| DIRECTIONS FOR THIS TASK |
Write out the listing below in full and exactly, leaving out every picture.

☆ ☆ ☆

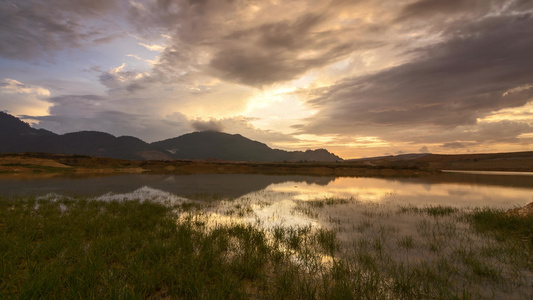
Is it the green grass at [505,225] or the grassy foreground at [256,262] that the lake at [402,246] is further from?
the green grass at [505,225]

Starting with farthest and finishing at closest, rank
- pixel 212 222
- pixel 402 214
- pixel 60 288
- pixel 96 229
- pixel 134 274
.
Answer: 1. pixel 402 214
2. pixel 212 222
3. pixel 96 229
4. pixel 134 274
5. pixel 60 288

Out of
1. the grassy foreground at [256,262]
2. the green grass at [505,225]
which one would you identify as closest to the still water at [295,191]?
the green grass at [505,225]

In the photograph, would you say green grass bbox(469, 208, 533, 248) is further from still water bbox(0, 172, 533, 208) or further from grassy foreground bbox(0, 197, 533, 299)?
still water bbox(0, 172, 533, 208)

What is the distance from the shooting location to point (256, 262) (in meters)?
7.36

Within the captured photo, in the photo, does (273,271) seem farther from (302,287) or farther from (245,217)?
(245,217)

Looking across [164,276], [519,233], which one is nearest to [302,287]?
[164,276]

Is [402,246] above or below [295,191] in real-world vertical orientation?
above

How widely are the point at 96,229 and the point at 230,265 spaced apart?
743 cm

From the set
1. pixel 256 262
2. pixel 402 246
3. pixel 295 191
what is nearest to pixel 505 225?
pixel 402 246

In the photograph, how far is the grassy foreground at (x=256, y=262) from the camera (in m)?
5.42

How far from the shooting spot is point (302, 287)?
5484mm

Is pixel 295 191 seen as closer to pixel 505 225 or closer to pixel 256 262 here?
pixel 505 225

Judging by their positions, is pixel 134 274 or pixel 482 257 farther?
pixel 482 257

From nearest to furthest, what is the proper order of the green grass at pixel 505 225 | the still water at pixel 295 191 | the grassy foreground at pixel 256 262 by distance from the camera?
the grassy foreground at pixel 256 262 → the green grass at pixel 505 225 → the still water at pixel 295 191
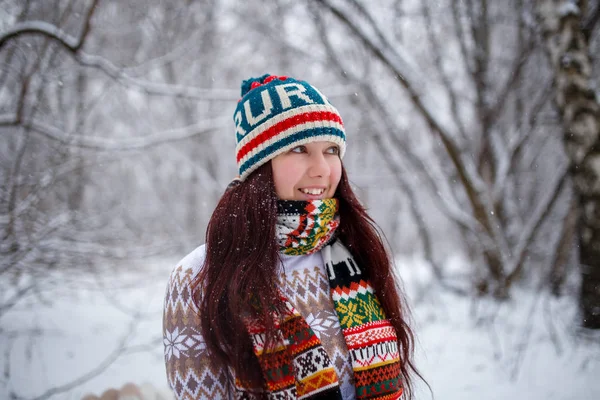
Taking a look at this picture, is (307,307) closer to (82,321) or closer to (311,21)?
(82,321)

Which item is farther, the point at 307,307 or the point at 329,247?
the point at 329,247

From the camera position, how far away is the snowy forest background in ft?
9.30

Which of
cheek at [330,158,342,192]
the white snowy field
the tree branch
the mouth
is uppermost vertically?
the tree branch

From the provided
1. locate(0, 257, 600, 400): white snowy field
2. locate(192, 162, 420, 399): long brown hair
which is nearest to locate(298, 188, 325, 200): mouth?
locate(192, 162, 420, 399): long brown hair

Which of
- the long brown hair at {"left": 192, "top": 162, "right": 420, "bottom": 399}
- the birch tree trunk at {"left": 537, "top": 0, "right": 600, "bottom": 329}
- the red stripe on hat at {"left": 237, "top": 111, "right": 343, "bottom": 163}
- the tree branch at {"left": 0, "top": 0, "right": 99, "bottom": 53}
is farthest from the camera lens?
the birch tree trunk at {"left": 537, "top": 0, "right": 600, "bottom": 329}

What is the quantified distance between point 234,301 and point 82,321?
4234mm

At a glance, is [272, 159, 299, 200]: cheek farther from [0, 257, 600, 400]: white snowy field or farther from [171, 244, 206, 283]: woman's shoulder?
[0, 257, 600, 400]: white snowy field

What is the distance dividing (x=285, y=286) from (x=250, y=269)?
0.19m

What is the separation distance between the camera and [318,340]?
1.21m

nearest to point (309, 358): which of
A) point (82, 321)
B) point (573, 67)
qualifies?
point (573, 67)

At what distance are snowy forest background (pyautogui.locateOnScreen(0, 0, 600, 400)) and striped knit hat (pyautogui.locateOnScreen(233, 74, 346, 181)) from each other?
1.70 meters

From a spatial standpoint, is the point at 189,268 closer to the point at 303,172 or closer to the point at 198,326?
the point at 198,326

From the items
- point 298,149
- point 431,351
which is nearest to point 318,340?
point 298,149

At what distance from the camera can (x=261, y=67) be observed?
8102 mm
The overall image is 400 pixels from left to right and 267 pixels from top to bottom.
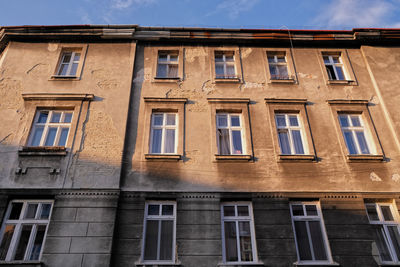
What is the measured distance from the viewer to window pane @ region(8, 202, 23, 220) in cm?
864

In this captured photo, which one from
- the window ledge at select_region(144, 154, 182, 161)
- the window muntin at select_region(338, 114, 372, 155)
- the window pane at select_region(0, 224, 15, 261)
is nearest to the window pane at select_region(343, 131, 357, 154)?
the window muntin at select_region(338, 114, 372, 155)

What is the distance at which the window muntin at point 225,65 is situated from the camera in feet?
39.0

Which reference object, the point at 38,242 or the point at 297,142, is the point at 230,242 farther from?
the point at 38,242

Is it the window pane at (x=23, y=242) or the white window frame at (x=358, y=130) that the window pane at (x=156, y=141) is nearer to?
the window pane at (x=23, y=242)

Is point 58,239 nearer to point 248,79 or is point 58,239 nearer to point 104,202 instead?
point 104,202

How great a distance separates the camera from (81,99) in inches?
419

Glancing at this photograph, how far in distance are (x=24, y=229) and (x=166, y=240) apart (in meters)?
3.76

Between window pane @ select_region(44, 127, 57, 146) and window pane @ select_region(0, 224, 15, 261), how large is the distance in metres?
2.59

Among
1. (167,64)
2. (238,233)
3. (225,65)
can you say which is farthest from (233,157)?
(167,64)

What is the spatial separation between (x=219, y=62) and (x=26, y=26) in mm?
7470

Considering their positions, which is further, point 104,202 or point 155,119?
point 155,119

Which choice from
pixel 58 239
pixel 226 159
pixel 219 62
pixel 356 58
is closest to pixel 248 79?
pixel 219 62

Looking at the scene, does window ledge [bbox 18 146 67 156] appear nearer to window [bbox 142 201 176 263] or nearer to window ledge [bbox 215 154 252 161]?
window [bbox 142 201 176 263]

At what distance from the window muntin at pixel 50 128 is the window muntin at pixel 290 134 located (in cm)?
680
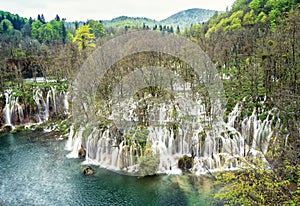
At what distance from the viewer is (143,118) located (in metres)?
22.8

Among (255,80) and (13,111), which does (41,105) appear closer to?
(13,111)

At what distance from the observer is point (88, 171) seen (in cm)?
1866

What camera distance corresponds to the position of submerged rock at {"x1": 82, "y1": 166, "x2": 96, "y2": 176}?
18506 millimetres

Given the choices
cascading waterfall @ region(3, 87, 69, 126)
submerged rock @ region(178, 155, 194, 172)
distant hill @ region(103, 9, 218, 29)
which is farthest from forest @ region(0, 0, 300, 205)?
distant hill @ region(103, 9, 218, 29)

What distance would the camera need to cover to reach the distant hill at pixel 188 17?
167 meters

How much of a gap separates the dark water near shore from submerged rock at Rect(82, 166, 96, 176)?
0.87 feet

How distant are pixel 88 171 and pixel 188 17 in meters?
176

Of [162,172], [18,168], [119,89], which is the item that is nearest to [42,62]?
[119,89]

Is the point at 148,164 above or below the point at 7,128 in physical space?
below

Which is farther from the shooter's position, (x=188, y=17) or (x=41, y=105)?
(x=188, y=17)

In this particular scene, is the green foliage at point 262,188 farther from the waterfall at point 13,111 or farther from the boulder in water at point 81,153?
the waterfall at point 13,111

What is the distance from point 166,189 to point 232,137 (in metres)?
6.51

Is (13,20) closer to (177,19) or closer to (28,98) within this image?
(28,98)

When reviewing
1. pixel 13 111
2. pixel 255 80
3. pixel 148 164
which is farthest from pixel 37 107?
pixel 255 80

☆ ☆ ☆

| THE COMPLETED TASK |
Is it the green grass at [505,225] or the grassy foreground at [256,262] that the lake at [402,246] is further from?
the green grass at [505,225]

Starting with farthest and finishing at closest, rank
- pixel 212 222
- pixel 402 214
- pixel 60 288
- pixel 96 229
- pixel 134 274
.
Answer: 1. pixel 402 214
2. pixel 212 222
3. pixel 96 229
4. pixel 134 274
5. pixel 60 288

Out of
1. the grassy foreground at [256,262]
2. the green grass at [505,225]
which one would you identify as closest to the still water at [295,191]?
the green grass at [505,225]

In the photograph, would you say green grass bbox(469, 208, 533, 248) is further from still water bbox(0, 172, 533, 208) or further from grassy foreground bbox(0, 197, 533, 299)?
still water bbox(0, 172, 533, 208)

What is the distance from the shooting location to point (256, 262) (in meters)?
7.36

Within the captured photo, in the photo, does (273,271) seem farther from (302,287) or farther from (245,217)?
(245,217)

Looking across [164,276], [519,233], which one is nearest to [302,287]?
[164,276]

Is [402,246] above or below [295,191] in real-world vertical orientation?
above

How widely are the point at 96,229 and the point at 230,265 spaced apart?
743 cm

From the set
1. pixel 256 262
2. pixel 402 246
3. pixel 295 191
what is nearest to pixel 505 225?
pixel 402 246

In the photograph, how far is the grassy foreground at (x=256, y=262) from the camera (in m)?
5.42

How far from the shooting spot is point (302, 287)?
5484mm

Is pixel 295 191 seen as closer to pixel 505 225 or closer to pixel 256 262 here?
pixel 505 225

Judging by their positions, is pixel 134 274 or pixel 482 257 farther?
pixel 482 257

From nearest to furthest, what is the proper order of the green grass at pixel 505 225 | the still water at pixel 295 191 | the grassy foreground at pixel 256 262 by distance from the camera?
the grassy foreground at pixel 256 262 → the green grass at pixel 505 225 → the still water at pixel 295 191
Taking a look at this picture, is (307,307) closer to (82,321) or closer to (311,21)?
(82,321)

Which item is farther, the point at 307,307 or the point at 329,247?
the point at 329,247

From the camera position, how far away is the snowy forest background in ft?
9.30

Which of
cheek at [330,158,342,192]
the white snowy field
the tree branch
the mouth
is uppermost vertically?
the tree branch

From the provided
1. locate(0, 257, 600, 400): white snowy field
2. locate(192, 162, 420, 399): long brown hair
which is nearest to locate(298, 188, 325, 200): mouth?
locate(192, 162, 420, 399): long brown hair

Which of
- the long brown hair at {"left": 192, "top": 162, "right": 420, "bottom": 399}
- the birch tree trunk at {"left": 537, "top": 0, "right": 600, "bottom": 329}
- the red stripe on hat at {"left": 237, "top": 111, "right": 343, "bottom": 163}
- the tree branch at {"left": 0, "top": 0, "right": 99, "bottom": 53}
is farthest from the camera lens?
the birch tree trunk at {"left": 537, "top": 0, "right": 600, "bottom": 329}

What is the quantified distance between point 234,301 and point 82,321?
4234mm

At a glance, is [272, 159, 299, 200]: cheek farther from [0, 257, 600, 400]: white snowy field or farther from [171, 244, 206, 283]: woman's shoulder?
[0, 257, 600, 400]: white snowy field

What is the distance dividing (x=285, y=286) from (x=250, y=269)?
0.19m

What is the separation distance between the camera and [318,340]?
1.21m

nearest to point (309, 358): which of
A) point (82, 321)
B) point (573, 67)
qualifies?
point (573, 67)

At what distance are snowy forest background (pyautogui.locateOnScreen(0, 0, 600, 400)) and striped knit hat (pyautogui.locateOnScreen(233, 74, 346, 181)) from each other?
1.70 meters

From a spatial standpoint, is the point at 189,268 closer to the point at 303,172 or closer to the point at 198,326?
the point at 198,326

From the items
- point 298,149
- point 431,351
which is nearest to point 318,340?
point 298,149

At what distance from the camera can (x=261, y=67) be observed?
8102 mm
The overall image is 400 pixels from left to right and 267 pixels from top to bottom.
What is the measured distance from the viewer to window pane @ region(8, 202, 23, 220) in cm?
864

In this captured photo, which one from
- the window ledge at select_region(144, 154, 182, 161)
- the window muntin at select_region(338, 114, 372, 155)
- the window pane at select_region(0, 224, 15, 261)
is nearest to the window pane at select_region(343, 131, 357, 154)?
the window muntin at select_region(338, 114, 372, 155)

What is the distance at which the window muntin at point 225,65 is situated from the camera in feet?
39.0

Which reference object, the point at 38,242 or the point at 297,142, is the point at 230,242 farther from?
the point at 38,242

Is it the window pane at (x=23, y=242) or the white window frame at (x=358, y=130) that the window pane at (x=156, y=141) is nearer to?
the window pane at (x=23, y=242)

Is point 58,239 nearer to point 248,79 or is point 58,239 nearer to point 104,202 instead?
point 104,202

How great a distance separates the camera from (81,99) in inches?
419

Glancing at this photograph, how far in distance are (x=24, y=229) and (x=166, y=240) apart (in meters)?
3.76

Between window pane @ select_region(44, 127, 57, 146) and window pane @ select_region(0, 224, 15, 261), how large is the distance in metres?
2.59

Among
1. (167,64)
2. (238,233)
3. (225,65)
can you say which is farthest from (233,157)?
(167,64)

What is the spatial separation between (x=219, y=62) and (x=26, y=26) in mm?
7470

Considering their positions, which is further, point 104,202 or point 155,119?
point 155,119

Which choice from
pixel 58 239
pixel 226 159
pixel 219 62
pixel 356 58
is closest to pixel 248 79?
pixel 219 62

Looking at the scene, does window ledge [bbox 18 146 67 156] appear nearer to window [bbox 142 201 176 263] or nearer to window ledge [bbox 215 154 252 161]?
window [bbox 142 201 176 263]

At what distance from the window muntin at pixel 50 128 is the window muntin at pixel 290 134 located (in cm)?
680
At what distance from the viewer is (143,118) located (in metres)?
22.8

Among (255,80) and (13,111), which does (41,105) appear closer to?
(13,111)

At what distance from the observer is point (88, 171) seen (in cm)?
1866

What camera distance corresponds to the position of submerged rock at {"x1": 82, "y1": 166, "x2": 96, "y2": 176}?
18506 millimetres

Given the choices
cascading waterfall @ region(3, 87, 69, 126)
submerged rock @ region(178, 155, 194, 172)
distant hill @ region(103, 9, 218, 29)
which is farthest from forest @ region(0, 0, 300, 205)?
distant hill @ region(103, 9, 218, 29)

What distance would the camera need to cover to reach the distant hill at pixel 188 17?
167 meters

How much of a gap separates the dark water near shore from submerged rock at Rect(82, 166, 96, 176)?
0.87 feet

How distant are pixel 88 171 and pixel 188 17 in meters?
176

Of [162,172], [18,168], [119,89], which is the item that is nearest to [42,62]?
[119,89]

Is the point at 148,164 above or below the point at 7,128 in physical space?
below

Which is farther from the shooter's position, (x=188, y=17) or (x=41, y=105)?
(x=188, y=17)

In this particular scene, is the green foliage at point 262,188 farther from the waterfall at point 13,111 or farther from the boulder in water at point 81,153?
the waterfall at point 13,111

What is the distance from point 166,189 to point 232,137 (in metres)?
6.51

Is (13,20) closer to (177,19) or closer to (28,98) within this image?
(28,98)

When reviewing
1. pixel 13 111
2. pixel 255 80
3. pixel 148 164
which is farthest from pixel 37 107?
pixel 255 80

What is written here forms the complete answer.